In new product introduction, the major question we ask is if the new offering will resonate with the client needs. In majority of cases, we use common sense together with our experience from the industry to consciously assess if the new value proposition can be attractive. However, the “devil sits in details”. Although, we know general ideas that support the new product, it usually has number of parameters that decides about its future success or failure.
Thanks to a high number of clients retail banking can apply research tools. We often start from qualitative such as focus groups, to shape the concept that then would be evaluated in quantitative research. The major reason for such an approach is the fact quantitative methodology, by definition, has relatively limited number of parameters that can be evaluated.
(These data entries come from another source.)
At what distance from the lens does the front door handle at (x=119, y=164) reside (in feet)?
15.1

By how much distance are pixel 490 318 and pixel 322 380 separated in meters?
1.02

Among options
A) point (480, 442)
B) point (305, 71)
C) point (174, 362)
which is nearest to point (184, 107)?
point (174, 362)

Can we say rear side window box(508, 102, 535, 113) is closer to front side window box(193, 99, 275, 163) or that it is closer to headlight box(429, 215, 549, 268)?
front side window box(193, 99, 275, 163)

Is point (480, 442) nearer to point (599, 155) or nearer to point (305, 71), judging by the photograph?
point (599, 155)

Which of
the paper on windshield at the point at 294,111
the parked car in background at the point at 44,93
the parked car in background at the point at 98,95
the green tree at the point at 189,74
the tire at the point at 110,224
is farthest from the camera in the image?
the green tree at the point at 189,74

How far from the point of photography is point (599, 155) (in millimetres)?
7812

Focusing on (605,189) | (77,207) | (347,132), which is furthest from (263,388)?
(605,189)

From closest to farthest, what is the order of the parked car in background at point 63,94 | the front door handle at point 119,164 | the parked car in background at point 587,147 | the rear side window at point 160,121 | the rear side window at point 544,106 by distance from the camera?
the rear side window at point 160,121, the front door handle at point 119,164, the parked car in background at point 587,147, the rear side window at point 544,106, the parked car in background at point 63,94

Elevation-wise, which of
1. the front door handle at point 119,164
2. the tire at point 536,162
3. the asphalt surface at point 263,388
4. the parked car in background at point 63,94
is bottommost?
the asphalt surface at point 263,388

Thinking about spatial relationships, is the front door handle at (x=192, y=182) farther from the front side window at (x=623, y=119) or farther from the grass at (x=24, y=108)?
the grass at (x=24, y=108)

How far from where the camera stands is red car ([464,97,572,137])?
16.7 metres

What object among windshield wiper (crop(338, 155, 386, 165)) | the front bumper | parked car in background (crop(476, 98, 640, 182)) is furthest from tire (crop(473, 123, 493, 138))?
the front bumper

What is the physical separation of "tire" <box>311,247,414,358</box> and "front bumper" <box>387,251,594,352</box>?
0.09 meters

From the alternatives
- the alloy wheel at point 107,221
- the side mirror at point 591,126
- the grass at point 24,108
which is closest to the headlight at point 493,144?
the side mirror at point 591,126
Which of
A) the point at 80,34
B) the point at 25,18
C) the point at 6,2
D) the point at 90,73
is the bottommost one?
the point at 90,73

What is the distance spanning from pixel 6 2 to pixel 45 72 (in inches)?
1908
Using a good qualitative approach in the beginning should limit the list of dimensions to a manageable number. It means we could do valuable validation at the quantitative stage.
The situation, however, is different in corporate banking. Products are often more complex and are customized per client. Though this tailored approach gives wider possibility to address actual needs of the client and their customers, new product market introduction requires more from the product owner.
One such example area, in which TietoEVRY gained wealth of experience, is Virtual Account Management (VAM). Although, the idea of consolidating big corporations’ financial flows is close to the heart of each CFO trying to manage it, there are we see institutions can set up different one from another. They can be all successful, as clients differ, markets give their limitations and regulatory and legislative requirements.
Here, TietoEVRY Business Consulting does not leave its clients to fight the battle alone. We can analyze needs of a representative number of clients on individual interviews basis. This component then is a basis for so called “gap analysis”, which is a result of comparison between best cases coming from benchmarking, and, in this case, new product concepts. “Gaps” are differences, which we either consciously ignore or address. Another benefit is our wide experience in corporate banking product delivery, from which we source deep know how.
An example of such collaboration could be one of TietoEVRY leading several initiatives providing Instant Payment Switch to central banks and entire markets. Access to the functionality provided by individual banks is a part of a customer value proposition and, as such, must answer to a number of principal questions including pricing, branding or UX.
New product implementation is high-risk and high-cost initiative. I would like to recommend investing a small fraction of entire budget (often one digit) to cover a cost of not only the product implementation itself but also making the risk of the introduction well calculated.